Domestiche diventano schiave in Medio Oriente

 

Spesso la vita costringe a dover fare dei grandissimi sacrifici per sostenere la propria famiglia nel migliore dei modi. Le donne provenienti dalle Filippine, dall’Etiopia e dallo Sri Lanka lo sanno molto bene. A causa della povertà sono costrette ad abbandonare tutto e tutti alla ricerca di nuove opportunità, ma presto, scoprono che il loro grande passo porta con sé solo enormi e spiacevoli conseguenze. Stiamo parlando di quella che viene chiamata “schiavitù moderna“. 

Centinaia di donne migrano nei paesi del Golfo, Dubai, Abu Dhabi, Riyadh, i quali sembrano essere piccole miniere d’oroSi aspettano di ricevere un salario minimo di 400$ al mese, di poter vivere in modo dignitoso e di poter dare un futuro migliore ai propri figli, eppure, quasi tutte si ritrovano a vivere in un vero e proprio inferno.

Mary domestica ad Abu Dhabi racconta: 

Mi veniva dato un solo pezzo di pane da mangiare durante tutta la giornata, i miei datori di lavoro mi chiudevano in casa e a volte, non mi permettevano nemmeno di usare il bagno.

Ma questo non è nulla in confronto alle estenuati, lunghissime ore di lavoro senza pause e agli abusi fisici e psicologici che sono costrette a subire. Da loro si pretende di tutto: occuparsi dei bambini (a cui viene insegnato a non comportarsi bene con le domestiche), pulire, cucinare ed essere presenti a tutte le ore, anche la notte. In compenso vengono sgridate, picchiate, bruciate con mozziconi di sigaretta e l’uomo di casa spesso esige anche favori sessuali.

Mary continua a raccontarsi:

Il bambino a cui dovevo badare un giorno mi lanciò un pezzo di metallo nell’occhio, ero piena di sangue e incapace di vedere. Chiesi di essere  portata all’ospedale, ma la mia datrice si rifiutò.

Trattate come schiave, come se non fossero esseri umani, le poche che riescono a tornare a casa, portano con sé solo un bagaglio di traumi permanenti. Sí, perché non tutte possono riabbracciare i propri cari. Dal momento che arrivano in aeroporto il loro passaporto viene confiscato. L’unico modo per trovare riparo è nei così detti “women’s shelters” – sistemazioni per tutte coloro che si sono ritrovate a scappare.

Come si arriva a tutto questo?

Nelle Filippine ci sono delle vere e proprie scuole per diventare domesticheQui le donne imparano a pulire, usare gli elettrodomestici, rifare i letti, ma anche come comportarsi.

L’insegnante spiega che bisogna essere sempre sorridenti e disponibili, niente vestiti scollati, niente makeup, potreste far ingelosire la donna di casa.

Devono essere come fantasmi e mettere le proprie vite in stallo fino alla fine del contratto di lavoro.
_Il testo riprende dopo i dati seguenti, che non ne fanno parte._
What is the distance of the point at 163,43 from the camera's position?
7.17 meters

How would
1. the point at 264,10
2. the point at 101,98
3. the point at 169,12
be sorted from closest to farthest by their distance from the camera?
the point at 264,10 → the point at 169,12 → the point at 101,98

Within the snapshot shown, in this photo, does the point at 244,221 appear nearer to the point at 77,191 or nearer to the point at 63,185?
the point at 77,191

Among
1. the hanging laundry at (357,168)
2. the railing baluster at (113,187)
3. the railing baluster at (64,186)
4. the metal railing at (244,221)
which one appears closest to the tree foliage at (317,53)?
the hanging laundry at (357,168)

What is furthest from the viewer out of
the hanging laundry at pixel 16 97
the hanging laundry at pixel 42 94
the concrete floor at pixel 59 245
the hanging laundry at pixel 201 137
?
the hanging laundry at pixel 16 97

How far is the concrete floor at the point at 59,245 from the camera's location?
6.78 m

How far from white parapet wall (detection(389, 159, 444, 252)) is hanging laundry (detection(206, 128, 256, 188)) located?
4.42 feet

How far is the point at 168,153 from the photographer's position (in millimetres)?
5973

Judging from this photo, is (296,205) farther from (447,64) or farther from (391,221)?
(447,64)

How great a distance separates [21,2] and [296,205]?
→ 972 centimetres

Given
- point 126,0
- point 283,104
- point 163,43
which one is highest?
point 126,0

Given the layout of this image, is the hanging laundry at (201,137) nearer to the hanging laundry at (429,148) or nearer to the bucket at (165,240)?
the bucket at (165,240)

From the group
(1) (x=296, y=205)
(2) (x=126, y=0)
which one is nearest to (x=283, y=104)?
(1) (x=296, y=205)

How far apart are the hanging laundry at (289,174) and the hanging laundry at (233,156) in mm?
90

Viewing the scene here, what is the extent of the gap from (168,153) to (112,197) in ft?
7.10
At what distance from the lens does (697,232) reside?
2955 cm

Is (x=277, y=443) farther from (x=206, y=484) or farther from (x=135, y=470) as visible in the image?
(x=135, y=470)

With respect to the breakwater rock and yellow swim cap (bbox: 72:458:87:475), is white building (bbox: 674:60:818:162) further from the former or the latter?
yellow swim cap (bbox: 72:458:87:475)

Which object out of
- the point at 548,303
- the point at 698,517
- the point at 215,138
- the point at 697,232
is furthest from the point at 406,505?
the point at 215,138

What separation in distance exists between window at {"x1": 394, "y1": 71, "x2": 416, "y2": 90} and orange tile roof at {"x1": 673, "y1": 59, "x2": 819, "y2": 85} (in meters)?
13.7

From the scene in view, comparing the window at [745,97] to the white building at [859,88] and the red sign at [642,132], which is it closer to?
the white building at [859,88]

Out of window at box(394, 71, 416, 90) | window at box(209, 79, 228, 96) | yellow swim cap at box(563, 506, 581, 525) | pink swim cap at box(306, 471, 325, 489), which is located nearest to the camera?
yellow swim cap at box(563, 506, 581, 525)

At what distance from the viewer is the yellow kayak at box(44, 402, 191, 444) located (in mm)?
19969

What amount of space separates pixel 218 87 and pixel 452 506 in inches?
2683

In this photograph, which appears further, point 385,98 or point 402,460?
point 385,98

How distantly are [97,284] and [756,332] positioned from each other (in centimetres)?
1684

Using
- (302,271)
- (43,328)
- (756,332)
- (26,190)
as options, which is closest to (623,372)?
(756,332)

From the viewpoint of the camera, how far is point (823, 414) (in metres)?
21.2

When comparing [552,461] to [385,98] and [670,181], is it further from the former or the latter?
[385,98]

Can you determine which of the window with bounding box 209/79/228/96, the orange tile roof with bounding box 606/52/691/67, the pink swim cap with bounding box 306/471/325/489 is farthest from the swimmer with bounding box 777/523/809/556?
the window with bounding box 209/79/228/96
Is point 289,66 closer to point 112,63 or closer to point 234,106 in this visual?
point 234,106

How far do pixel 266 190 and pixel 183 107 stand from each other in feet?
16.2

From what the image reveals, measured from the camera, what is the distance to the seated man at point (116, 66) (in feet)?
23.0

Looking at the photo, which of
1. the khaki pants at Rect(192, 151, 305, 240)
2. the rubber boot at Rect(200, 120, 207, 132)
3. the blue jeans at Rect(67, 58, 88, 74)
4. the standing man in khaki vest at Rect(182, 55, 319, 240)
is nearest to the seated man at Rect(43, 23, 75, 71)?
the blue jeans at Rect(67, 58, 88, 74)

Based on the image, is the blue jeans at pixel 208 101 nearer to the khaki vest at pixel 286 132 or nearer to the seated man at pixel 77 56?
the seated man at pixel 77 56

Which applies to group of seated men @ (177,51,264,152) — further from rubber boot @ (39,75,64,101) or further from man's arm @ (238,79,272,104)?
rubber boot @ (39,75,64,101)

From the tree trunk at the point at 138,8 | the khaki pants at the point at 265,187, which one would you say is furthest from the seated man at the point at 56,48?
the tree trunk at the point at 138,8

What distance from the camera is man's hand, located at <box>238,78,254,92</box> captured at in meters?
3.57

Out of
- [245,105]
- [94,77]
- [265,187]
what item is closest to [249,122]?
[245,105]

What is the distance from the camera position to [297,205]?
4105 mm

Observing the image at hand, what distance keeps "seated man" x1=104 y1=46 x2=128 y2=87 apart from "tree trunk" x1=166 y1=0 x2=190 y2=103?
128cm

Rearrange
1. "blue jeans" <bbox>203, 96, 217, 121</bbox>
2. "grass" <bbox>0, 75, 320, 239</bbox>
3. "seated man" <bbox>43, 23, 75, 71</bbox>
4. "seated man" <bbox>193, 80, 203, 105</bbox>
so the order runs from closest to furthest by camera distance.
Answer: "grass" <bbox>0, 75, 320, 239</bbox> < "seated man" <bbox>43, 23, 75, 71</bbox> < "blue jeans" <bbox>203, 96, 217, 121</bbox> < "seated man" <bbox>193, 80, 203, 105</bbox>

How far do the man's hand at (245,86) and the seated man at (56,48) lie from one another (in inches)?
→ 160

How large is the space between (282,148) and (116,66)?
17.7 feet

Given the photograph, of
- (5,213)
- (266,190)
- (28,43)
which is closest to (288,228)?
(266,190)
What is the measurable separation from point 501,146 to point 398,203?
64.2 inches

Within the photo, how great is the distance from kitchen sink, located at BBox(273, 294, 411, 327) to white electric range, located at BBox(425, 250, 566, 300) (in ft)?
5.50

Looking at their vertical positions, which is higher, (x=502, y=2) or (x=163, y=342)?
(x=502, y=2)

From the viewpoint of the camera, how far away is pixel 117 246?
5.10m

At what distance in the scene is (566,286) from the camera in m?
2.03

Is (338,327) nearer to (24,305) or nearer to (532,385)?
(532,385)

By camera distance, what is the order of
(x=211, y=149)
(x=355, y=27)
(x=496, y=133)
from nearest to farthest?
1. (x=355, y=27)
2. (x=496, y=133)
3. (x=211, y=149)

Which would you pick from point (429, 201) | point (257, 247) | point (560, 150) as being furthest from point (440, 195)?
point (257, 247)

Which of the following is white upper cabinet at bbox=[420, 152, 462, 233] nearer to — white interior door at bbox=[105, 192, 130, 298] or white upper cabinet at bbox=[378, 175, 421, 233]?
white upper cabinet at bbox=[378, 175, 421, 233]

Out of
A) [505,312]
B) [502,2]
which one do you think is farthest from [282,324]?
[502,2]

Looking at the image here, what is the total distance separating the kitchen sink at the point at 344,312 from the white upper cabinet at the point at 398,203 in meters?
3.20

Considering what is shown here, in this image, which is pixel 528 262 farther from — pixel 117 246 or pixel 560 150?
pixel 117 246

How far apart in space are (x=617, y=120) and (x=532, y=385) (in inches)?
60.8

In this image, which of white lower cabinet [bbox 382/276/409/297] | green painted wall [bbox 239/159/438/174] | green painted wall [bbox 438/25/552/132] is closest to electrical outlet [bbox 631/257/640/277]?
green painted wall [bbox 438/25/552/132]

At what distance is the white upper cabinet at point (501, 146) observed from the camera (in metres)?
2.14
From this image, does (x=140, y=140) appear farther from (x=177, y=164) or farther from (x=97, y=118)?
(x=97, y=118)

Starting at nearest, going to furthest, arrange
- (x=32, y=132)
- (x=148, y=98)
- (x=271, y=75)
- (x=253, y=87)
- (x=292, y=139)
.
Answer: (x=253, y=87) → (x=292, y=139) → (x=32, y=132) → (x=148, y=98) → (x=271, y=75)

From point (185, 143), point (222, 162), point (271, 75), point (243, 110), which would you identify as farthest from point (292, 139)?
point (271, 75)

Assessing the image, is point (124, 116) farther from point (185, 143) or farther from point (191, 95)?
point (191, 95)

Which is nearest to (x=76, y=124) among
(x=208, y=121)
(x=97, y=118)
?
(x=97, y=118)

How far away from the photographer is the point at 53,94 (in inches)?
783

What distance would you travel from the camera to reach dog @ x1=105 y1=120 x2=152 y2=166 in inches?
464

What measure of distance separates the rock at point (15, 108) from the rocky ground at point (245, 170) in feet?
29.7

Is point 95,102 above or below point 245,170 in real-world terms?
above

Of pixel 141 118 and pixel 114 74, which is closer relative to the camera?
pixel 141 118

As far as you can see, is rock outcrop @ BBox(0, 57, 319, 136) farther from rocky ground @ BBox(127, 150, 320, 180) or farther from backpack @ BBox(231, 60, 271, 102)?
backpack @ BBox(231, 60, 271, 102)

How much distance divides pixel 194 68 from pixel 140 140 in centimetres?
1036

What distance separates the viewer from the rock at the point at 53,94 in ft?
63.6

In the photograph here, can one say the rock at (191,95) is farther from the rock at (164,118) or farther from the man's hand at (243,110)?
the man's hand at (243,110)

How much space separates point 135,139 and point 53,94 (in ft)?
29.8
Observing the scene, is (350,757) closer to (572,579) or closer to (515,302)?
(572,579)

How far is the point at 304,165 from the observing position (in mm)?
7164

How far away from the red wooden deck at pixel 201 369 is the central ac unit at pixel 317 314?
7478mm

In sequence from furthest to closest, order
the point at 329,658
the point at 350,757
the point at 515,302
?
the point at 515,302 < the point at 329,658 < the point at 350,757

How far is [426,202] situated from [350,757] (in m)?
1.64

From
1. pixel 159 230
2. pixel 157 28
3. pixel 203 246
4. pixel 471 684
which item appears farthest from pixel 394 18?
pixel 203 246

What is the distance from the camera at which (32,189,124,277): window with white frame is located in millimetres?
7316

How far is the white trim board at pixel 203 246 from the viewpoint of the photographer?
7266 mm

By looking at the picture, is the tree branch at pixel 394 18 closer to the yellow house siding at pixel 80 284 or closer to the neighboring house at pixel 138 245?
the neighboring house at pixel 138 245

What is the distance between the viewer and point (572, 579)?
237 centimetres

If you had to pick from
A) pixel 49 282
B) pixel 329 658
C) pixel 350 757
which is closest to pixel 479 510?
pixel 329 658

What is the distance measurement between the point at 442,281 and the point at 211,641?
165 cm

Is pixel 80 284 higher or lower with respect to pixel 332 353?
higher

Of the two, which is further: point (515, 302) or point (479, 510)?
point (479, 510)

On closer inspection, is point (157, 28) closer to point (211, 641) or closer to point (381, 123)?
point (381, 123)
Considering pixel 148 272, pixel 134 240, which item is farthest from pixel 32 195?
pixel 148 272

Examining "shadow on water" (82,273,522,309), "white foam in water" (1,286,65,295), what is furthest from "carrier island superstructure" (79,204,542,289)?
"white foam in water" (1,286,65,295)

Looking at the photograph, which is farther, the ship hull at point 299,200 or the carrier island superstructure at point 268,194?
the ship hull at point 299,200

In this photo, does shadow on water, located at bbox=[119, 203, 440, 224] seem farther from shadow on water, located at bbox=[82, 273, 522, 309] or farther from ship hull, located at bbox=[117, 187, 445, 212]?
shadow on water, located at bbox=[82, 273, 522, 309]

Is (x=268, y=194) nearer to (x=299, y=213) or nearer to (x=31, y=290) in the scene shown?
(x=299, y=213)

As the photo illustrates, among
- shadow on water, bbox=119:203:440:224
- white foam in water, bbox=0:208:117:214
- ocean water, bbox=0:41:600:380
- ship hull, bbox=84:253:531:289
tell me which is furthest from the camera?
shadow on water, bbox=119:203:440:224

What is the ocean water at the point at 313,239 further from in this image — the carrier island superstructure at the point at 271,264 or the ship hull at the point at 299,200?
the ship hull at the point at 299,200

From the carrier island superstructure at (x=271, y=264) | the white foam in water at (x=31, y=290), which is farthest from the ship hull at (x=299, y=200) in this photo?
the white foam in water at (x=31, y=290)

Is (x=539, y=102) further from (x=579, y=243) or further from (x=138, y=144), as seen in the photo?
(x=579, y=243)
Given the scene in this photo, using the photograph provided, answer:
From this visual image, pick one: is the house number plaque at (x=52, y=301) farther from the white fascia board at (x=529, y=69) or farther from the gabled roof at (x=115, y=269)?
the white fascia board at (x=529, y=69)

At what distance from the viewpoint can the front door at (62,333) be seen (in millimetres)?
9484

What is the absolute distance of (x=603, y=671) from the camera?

Una volta ottenuto il certificato che le rende idonee a lavorare, esse si recano ad agenzie illegali, che le aiutino a trovare sistemazioni in Medio Oriente. Questo tipo di business è ancora un grande problema da risolvere dalle autorità competenti.

Tassi di mortalità 

Il direttore dei diritti umani del Libano Nadin Houry dice: “Normalmente ogni settimana un lavoratore è portato al suicidio o muore in un disperato tentativo di fuga”.

Jessie Paul Gabriel, una domestica proveniente dal Kenya, ammette in un’intervista: “Un giorno decisi che morire fosse meglio di tutto quello che stavo subendo”.

Prospettive future 

Non esiste nessuna regolamentazione delle condizioni di lavoro per queste donne. Così è molto più facile poterle sfruttare. Le condizioni non sembrano cambiare, e non sembrano esserci le intenzioni. La beauty blogger del Kuwait Sondos Alqattan un anno fa pubblicò un post su Instagram rivelando le sue opinioni riguardo all’argomento.

Sonods disse:

Per una domestica prendersi un giorno libero ogni settimana, sarebbero quattro giorni al mese. Quelli sono i giorni in cui uscirà. E non sappiamo cosa possa fare con il suo passaporto con sé. Come possono tenere il passaporto con loro? Se scappano e tornano nel loro paese, chi mi rimborserà? Non voglio più una cameriera filippina

Fauzia Muthoni, tornata in Kenya dopo essersi trasferita in Qatar, ora lavora con la “KUDHEIHA“, un’unione volta all’educazione delle donne sui propri diritti lavorativi.

Non solo c’è bisogno che il mondo sappia, ma che tutti prendano parte ad una rivoluzione. Forse, un giorno, potremmo dare giustizia a queste donne.